Short prose collection by Samuel Beckett

First edition (publ. Chatto & Windus)

More Pricks Than Kicks is a collection of short prose by Samuel Beckett, first published in 1934. It contains extracts from his earlier novel, Dream of Fair to Middling Women (for which he was unable to find a publisher), as well as other short stories.

The stories chart the life of the book's main character, Belacqua Shuah, from his days as a student to his accidental death. Beckett takes the name Belacqua from a figure in Dante's Purgatorio, a Florentine lute-maker famed for his laziness, who has given up on ever reaching heaven. The opening story, "Dante and the Lobster," features Belacqua's horrified reaction to the discovery that the lobster he has bought for dinner must be boiled alive. "It's a quick death, God help us all," Belacqua tells himself, before the narrator's stern interjection to the contrary: "It is not."

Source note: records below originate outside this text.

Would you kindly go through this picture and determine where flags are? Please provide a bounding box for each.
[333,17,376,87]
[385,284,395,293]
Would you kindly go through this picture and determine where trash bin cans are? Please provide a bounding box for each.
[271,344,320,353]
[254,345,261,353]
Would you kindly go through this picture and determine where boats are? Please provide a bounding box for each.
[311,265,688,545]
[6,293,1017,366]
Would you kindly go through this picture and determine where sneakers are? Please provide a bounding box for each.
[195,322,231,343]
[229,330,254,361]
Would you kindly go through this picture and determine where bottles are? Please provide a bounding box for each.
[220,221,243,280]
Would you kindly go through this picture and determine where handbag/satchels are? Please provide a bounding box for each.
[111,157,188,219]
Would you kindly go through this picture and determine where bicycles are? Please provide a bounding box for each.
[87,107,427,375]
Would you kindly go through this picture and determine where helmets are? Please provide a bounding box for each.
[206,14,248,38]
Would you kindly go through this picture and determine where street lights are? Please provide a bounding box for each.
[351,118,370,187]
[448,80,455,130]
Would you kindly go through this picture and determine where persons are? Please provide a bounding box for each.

"The Smeraldina's Billet Doux" is a love letter to Belacqua in fractured English by the German-speaking Smeraldina Rima, a character based on Beckett's cousin Peggy Sinclair. Other real-life originals of More Pricks Than Kicks characters include Mary Manning Howe (the Caleken Frica), Ethna MacCarthy (the Alba), and Lucia Joyce (the Syra Cusa).

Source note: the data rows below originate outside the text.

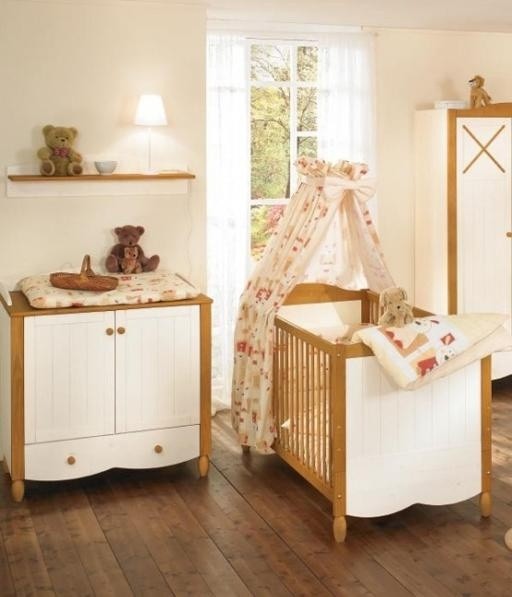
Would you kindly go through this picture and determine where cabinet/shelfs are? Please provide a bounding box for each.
[414,103,511,380]
[0,284,215,504]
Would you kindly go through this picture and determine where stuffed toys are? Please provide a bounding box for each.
[39,123,84,175]
[106,224,160,272]
[376,287,412,324]
[469,75,491,108]
[120,245,142,273]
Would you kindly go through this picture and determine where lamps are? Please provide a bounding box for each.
[132,92,167,171]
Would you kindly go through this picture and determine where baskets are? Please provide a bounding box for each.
[49,254,119,291]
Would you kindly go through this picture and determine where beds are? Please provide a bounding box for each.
[239,278,499,542]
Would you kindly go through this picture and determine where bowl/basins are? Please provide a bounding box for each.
[95,160,119,175]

Almost uniquely for Beckett's male characters, Belacqua shows a marked enthusiasm for the state of matrimony, marrying in quick succession Lucy, Thelma bboggs, and the Smeraldina Rima.

The final story, "Draff," centres on his funeral.

At the suggestion of his Chatto editor, Charles Prentice, Beckett added another story, '"Echo's Bones," to the manuscript. In it, Belacqua returns from the dead. Prentice rejected the story, and it remained unpublished until 2014 (Faber & Faber and Grove Press).